Dalla tassazione Irpef fino alla flat tax con partita IVA, nel 2026 esistono sei modalità diverse per pagare le tasse sugli affitti brevi. Alcune sono facoltative, altre obbligatorie, ma tutte richiedono attenzione.

Parliamo di affitti brevi (meno di 30 giorni), cioè locazioni di appartamenti o stanze per vacanza, lavoro o studio, con servizi base come pulizia, utenze e wi-fi.
In questi casi, oltre agli aspetti fiscali, è importante considerare anche la certificazione energetica APE, spesso richiesta per affittare e per indicare la classe energetica dell’immobile negli annunci.

Non rientrano qui:

  • affitti oltre 30 giorni

  • attività imprenditoriali (come B&B con servizi completi)

1) Tassazione ordinaria Irpef

Si tratta del regime base.

  • Si paga l’Irpef sul 95% del canone

  • Aliquote: 23%, 33% o 43% + addizionali

  • Il reddito è tassato quando matura, non quando viene incassato

Non è possibile scaricare le spese (pulizie, commissioni, ecc.)

Può essere utile per chi ha molte detrazioni fiscali.

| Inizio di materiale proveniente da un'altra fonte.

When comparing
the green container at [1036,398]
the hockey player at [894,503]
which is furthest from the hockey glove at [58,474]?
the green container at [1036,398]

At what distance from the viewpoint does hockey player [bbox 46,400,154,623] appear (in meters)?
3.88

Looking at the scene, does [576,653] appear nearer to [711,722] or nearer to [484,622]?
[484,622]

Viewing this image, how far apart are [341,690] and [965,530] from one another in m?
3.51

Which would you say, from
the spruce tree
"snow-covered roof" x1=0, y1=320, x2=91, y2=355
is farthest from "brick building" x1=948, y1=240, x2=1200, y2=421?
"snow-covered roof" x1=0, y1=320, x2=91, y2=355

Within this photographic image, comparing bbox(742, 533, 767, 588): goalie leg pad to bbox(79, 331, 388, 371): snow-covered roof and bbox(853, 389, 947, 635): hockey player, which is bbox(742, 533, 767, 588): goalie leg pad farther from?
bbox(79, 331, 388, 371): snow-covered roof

2) Redditi diversi (comodato o sublocazione)

Vale per chi affitta senza essere proprietario (es. subaffitto).

  • Tassazione su quanto incassato

  • Possibilità di dedurre i costi

✔ Maggiore flessibilità rispetto al regime ordinario

3) Cedolare secca al 21%

È il regime più utilizzato.

  • Tassa fissa del 21% sul canone totale

  • Sostituisce Irpef e addizionali

  • Nessuna deduzione di spese

✔ Semplice e spesso conveniente

La ritenuta applicata da portali come Airbnb copre già l’imposta.

4) Cedolare secca al 26% (secondo immobile)

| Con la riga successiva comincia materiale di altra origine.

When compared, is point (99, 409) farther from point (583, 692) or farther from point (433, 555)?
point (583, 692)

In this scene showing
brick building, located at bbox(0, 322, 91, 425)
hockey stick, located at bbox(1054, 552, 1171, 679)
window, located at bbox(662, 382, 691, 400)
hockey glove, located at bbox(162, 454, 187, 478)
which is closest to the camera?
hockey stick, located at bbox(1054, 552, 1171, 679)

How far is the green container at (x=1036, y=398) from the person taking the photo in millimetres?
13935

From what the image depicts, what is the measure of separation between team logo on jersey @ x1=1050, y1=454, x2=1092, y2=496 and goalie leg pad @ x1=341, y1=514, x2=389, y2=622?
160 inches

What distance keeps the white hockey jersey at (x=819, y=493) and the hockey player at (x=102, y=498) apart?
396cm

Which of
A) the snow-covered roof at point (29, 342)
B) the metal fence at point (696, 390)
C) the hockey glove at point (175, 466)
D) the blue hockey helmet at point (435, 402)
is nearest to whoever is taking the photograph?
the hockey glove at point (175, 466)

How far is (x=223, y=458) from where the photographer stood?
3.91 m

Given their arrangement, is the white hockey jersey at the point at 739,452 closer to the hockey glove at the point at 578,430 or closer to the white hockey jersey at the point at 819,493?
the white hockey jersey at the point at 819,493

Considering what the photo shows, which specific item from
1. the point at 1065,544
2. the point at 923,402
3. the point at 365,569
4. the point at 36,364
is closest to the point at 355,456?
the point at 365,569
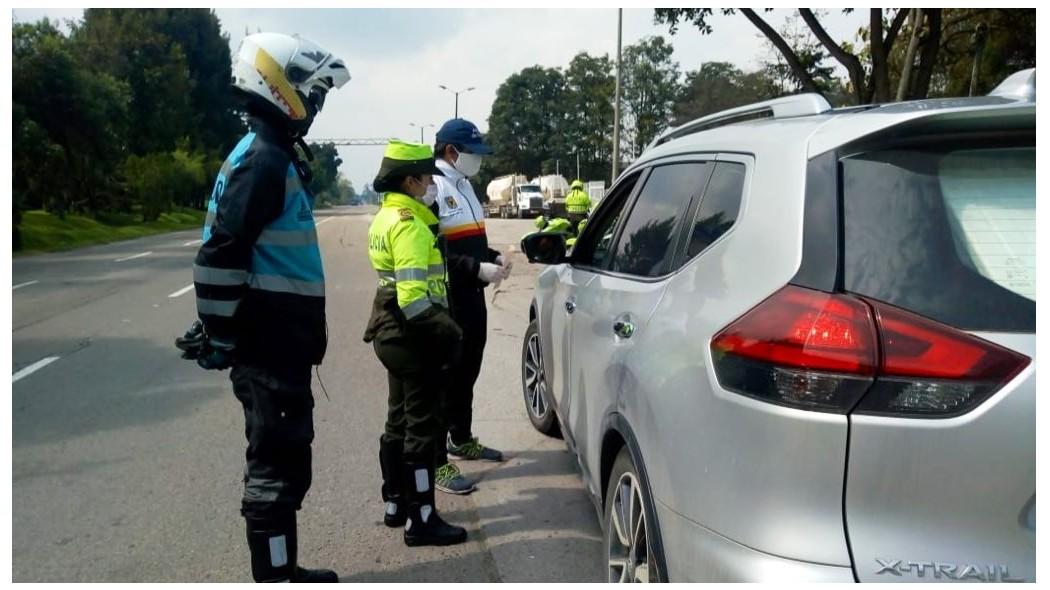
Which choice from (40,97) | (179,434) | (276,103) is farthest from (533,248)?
(40,97)

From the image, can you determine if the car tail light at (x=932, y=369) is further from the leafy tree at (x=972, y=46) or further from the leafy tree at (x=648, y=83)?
the leafy tree at (x=648, y=83)

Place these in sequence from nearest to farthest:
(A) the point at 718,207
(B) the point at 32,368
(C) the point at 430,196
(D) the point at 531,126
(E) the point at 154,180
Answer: (A) the point at 718,207
(C) the point at 430,196
(B) the point at 32,368
(E) the point at 154,180
(D) the point at 531,126

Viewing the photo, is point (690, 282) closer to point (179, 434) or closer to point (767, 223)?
point (767, 223)

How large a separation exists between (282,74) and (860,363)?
2.13 metres

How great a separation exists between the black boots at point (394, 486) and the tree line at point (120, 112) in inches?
451

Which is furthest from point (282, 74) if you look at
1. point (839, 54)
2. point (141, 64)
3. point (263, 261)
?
point (141, 64)

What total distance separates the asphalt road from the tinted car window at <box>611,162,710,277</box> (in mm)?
1359

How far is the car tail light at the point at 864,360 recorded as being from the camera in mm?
1812

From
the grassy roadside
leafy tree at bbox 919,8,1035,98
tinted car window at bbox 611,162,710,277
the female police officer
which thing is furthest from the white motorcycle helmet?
the grassy roadside

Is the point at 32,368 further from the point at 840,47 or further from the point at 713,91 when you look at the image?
the point at 713,91

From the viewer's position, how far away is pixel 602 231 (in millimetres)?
3947

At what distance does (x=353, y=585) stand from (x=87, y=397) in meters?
4.11

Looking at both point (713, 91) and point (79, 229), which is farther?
point (713, 91)

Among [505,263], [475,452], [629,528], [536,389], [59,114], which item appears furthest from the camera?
[59,114]
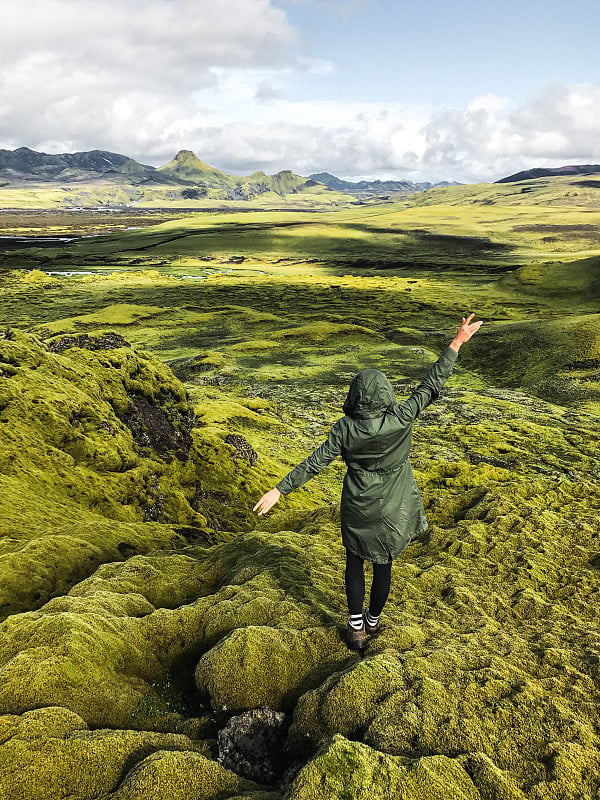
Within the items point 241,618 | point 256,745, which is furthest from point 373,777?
point 241,618

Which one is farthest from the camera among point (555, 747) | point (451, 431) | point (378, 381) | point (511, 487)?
point (451, 431)

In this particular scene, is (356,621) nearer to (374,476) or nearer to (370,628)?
(370,628)

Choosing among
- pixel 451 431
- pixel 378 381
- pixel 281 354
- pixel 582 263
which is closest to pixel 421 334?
pixel 281 354

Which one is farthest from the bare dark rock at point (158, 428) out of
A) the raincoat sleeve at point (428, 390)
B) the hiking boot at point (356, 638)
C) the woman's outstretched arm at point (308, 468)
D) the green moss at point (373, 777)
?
the green moss at point (373, 777)

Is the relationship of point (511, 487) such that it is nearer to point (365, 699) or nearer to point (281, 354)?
point (365, 699)

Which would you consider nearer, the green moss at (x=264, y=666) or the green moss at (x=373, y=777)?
the green moss at (x=373, y=777)

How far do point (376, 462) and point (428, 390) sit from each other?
1.43 m

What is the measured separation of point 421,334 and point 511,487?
73.3 m

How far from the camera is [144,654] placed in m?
8.24

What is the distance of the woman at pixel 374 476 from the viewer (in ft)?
24.2

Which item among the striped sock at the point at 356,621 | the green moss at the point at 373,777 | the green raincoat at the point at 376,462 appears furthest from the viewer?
the striped sock at the point at 356,621

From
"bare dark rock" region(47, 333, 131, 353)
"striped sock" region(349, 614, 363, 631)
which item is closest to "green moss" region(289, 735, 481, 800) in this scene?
"striped sock" region(349, 614, 363, 631)

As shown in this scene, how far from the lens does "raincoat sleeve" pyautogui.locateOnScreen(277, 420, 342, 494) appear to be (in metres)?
7.38

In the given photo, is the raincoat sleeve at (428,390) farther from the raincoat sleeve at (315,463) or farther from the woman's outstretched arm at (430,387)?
the raincoat sleeve at (315,463)
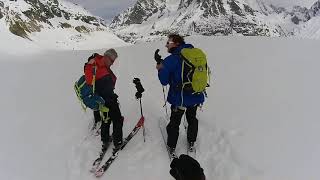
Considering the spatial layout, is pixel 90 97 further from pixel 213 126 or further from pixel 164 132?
pixel 213 126

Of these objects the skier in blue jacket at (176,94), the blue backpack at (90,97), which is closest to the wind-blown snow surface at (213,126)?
the skier in blue jacket at (176,94)

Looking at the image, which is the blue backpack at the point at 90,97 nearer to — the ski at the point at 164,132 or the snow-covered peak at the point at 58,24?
the ski at the point at 164,132

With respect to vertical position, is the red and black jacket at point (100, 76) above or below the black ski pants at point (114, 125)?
above

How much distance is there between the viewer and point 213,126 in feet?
33.3

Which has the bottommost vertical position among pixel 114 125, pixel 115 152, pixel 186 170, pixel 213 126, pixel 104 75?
pixel 115 152

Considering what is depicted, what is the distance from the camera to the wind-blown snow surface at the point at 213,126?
8.50 meters

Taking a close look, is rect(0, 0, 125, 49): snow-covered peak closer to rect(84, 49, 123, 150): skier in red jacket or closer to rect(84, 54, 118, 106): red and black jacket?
rect(84, 49, 123, 150): skier in red jacket

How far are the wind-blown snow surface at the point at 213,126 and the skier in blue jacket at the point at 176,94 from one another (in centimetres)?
46

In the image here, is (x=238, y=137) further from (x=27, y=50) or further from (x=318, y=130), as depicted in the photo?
(x=27, y=50)

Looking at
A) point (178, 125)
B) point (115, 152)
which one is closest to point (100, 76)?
point (115, 152)

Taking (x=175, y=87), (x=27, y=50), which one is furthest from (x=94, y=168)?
(x=27, y=50)

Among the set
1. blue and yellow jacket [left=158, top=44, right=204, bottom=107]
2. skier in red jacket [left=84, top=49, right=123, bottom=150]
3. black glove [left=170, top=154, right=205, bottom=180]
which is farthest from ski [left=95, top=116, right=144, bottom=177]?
black glove [left=170, top=154, right=205, bottom=180]

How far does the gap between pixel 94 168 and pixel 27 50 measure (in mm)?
21094

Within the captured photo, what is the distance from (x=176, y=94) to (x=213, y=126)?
5.98 feet
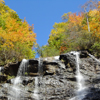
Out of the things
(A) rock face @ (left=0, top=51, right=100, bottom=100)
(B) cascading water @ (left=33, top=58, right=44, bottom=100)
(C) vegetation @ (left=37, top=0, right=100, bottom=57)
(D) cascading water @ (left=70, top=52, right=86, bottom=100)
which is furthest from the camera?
(C) vegetation @ (left=37, top=0, right=100, bottom=57)

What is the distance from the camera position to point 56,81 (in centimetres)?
1063

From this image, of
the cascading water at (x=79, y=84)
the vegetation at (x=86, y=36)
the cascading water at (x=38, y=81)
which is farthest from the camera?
the vegetation at (x=86, y=36)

Dal secondo immobile in affitto breve:

  • Tassa al 26%

  • Il proprietario può scegliere quale immobile tassare al 21% e quale al 26%

✔ Possibile combinare con altri regimi (Irpef o cedolare)

5) Partita IVA obbligatoria (oltre 2 immobili)

Dal 2026:

  • Con più di 2 appartamenti scatta l’attività d’impresa

  • Obblighi:

    • apertura partita IVA

    • fatturazione elettronica

    • gestione contabile

Non è più possibile usare la cedolare secca

✔ Il reddito è considerato d’impresa

6) Regime forfettario (flat tax)

Alternativa alla tassazione ordinaria per chi ha partita IVA.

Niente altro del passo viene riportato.